Interestingly -- and this will endear him to some -- Malinowski says that the only reason that the Syrians pursued a negotiated settlement was because Obama maintained "the credible threat" of force."
"That's the only reason we got the chemical weapons accord. It does need to remain on the table with I hope the support of the US Congress."
So basically, Malinowski here is consistent with his neo-liberal "responsibility to protect" notion of "humanitarian intervention" -- using force for good in the way Clinton did in the former Yugoslavia -- or one could add, in the way Blair believed he did in Iraq.
But I don't think Malinowski would concede that the threat of the use of force was primarily effective on Russia -- when Russia saw Obama really was at least feigning to go outside of the Security Council and act unilaterally, precisely because Russia kept blocking action and pretending "international consensus" means permission from Moscow. That's because I think essentially, Malinowski does not believe that the only thing Russia understands is force -- or at least forceful positions. He was four-square for the reset and backed Obama all the way in the dialogue approach to the worsening state of human rights caused by Putin for the last four years.
Malinowski could do something very important in this job, as important as Jimmy Carter did in 1980 in boycotting the Moscow Olympics over the 1979 Soviet invasion of Afghanistan.
He could urge Obama not to go to Sochi because it is beneath the dignity of office to engage in such a Potemkin Village covering so many abuses, starting with mass murder in Syria -- and because it's not safe.

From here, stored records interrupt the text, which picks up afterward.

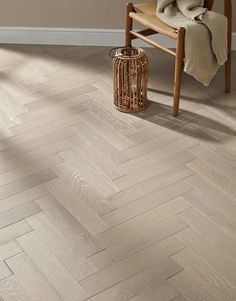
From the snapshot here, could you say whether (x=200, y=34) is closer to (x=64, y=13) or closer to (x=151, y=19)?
(x=151, y=19)

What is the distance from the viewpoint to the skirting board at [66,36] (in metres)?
3.46

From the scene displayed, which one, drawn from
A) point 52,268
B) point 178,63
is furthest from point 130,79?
point 52,268

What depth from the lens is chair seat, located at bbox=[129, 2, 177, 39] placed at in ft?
8.84

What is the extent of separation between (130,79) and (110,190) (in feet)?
2.21

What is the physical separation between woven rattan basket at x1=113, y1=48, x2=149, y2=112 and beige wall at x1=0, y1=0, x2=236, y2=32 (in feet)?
2.09

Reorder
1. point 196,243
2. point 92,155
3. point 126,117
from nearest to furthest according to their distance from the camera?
point 196,243 < point 92,155 < point 126,117

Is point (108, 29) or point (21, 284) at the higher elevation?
point (108, 29)

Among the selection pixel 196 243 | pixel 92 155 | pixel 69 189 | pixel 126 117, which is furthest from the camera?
pixel 126 117

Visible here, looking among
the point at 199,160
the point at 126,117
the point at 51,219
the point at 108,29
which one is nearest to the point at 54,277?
the point at 51,219

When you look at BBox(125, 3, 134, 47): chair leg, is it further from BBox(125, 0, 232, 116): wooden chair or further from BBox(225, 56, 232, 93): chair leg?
BBox(225, 56, 232, 93): chair leg

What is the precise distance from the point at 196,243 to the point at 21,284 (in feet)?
2.10

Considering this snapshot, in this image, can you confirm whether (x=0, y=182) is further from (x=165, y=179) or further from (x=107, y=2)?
(x=107, y=2)

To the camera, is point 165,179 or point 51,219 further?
point 165,179

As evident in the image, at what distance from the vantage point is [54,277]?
6.45ft
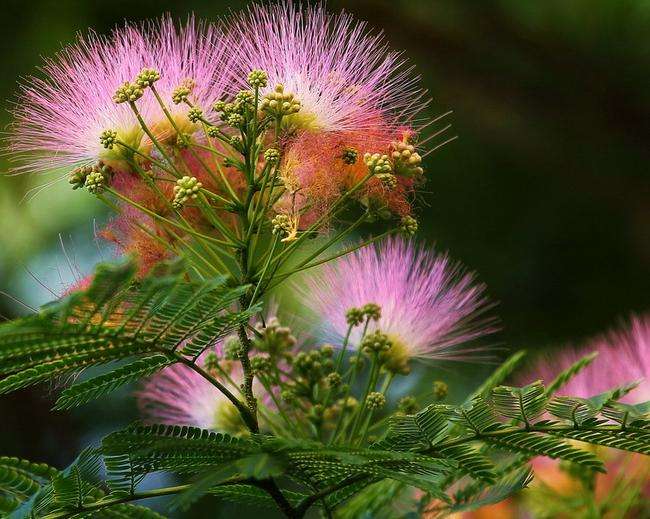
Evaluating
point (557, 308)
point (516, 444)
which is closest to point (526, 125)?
point (557, 308)

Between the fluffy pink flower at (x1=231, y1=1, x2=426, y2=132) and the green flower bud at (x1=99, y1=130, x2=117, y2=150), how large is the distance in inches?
8.9

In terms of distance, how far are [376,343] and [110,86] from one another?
26.3 inches

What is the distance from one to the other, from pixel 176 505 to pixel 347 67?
879mm

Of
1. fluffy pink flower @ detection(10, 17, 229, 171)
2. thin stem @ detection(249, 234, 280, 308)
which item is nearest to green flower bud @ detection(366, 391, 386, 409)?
thin stem @ detection(249, 234, 280, 308)

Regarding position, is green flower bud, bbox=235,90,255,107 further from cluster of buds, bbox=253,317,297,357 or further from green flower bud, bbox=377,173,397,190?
cluster of buds, bbox=253,317,297,357

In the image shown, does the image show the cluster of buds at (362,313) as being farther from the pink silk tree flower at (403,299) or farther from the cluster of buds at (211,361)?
the cluster of buds at (211,361)

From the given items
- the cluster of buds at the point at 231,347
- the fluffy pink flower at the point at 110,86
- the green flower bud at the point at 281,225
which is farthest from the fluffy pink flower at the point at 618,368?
the fluffy pink flower at the point at 110,86

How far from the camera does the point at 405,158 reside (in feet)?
5.92

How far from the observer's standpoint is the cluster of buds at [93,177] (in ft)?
5.84

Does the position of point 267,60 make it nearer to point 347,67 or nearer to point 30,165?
point 347,67

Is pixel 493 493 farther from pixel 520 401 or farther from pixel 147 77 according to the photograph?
pixel 147 77

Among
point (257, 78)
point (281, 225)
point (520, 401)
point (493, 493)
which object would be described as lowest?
point (493, 493)

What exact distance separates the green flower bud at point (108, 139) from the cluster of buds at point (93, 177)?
4 centimetres

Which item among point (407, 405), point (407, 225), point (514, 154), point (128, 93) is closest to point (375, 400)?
point (407, 405)
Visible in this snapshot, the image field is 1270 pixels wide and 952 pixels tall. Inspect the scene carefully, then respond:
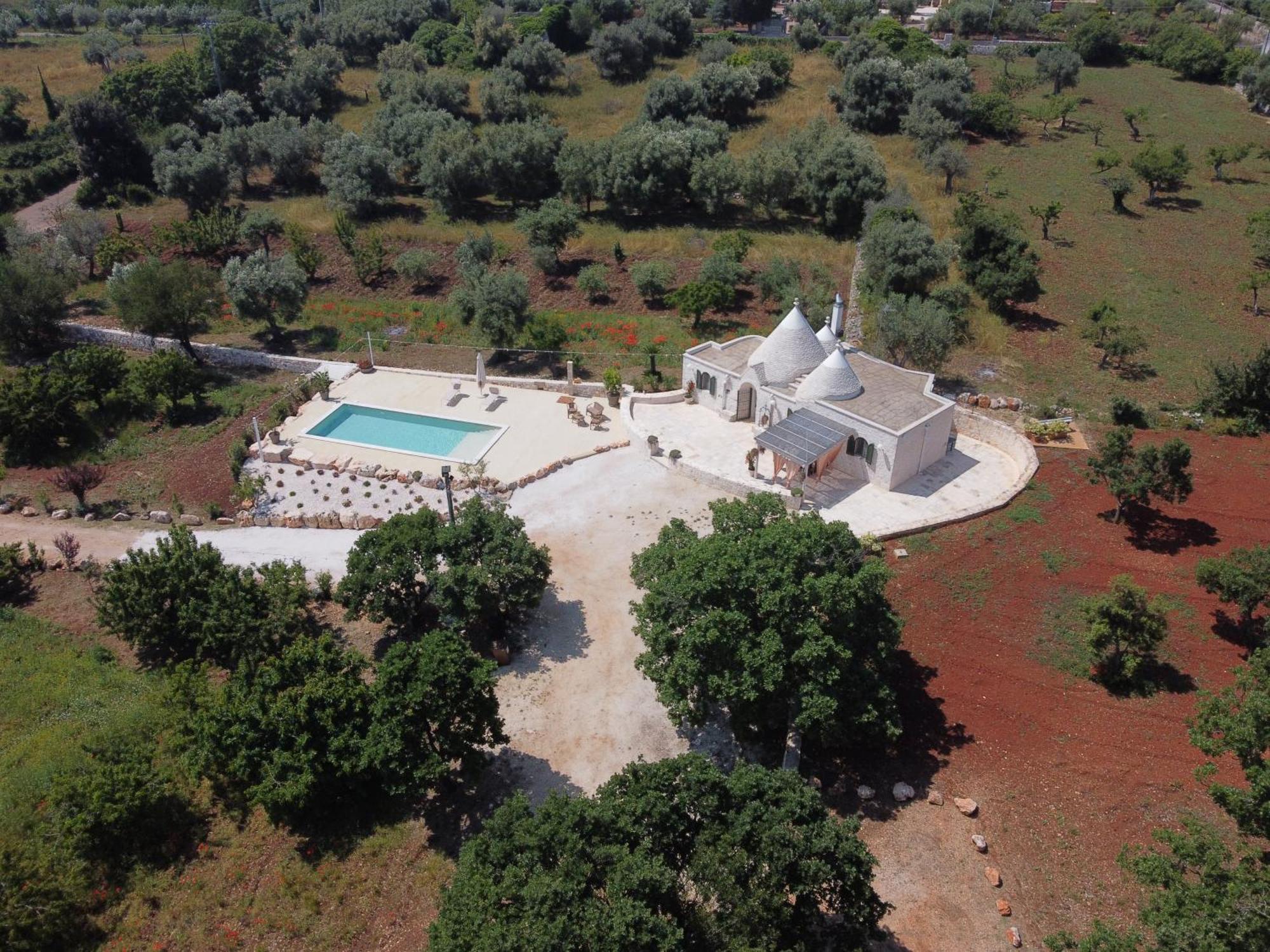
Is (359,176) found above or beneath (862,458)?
above

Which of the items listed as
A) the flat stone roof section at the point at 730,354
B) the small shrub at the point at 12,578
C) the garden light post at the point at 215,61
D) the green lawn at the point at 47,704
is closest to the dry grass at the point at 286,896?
the green lawn at the point at 47,704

This is the idea of Russian opposition figure Boris Nemtsov -- he knows that most people won't get behind an outright boycott because athletes would be disappointed and many people are under Putin's "diplomacy" spell.
But just as some stayed away from the Durban World Conference on Racism when it degenerated into antisemitism and anti-Israel hatred and some countries walked out, so Obama could stay home from Sochi.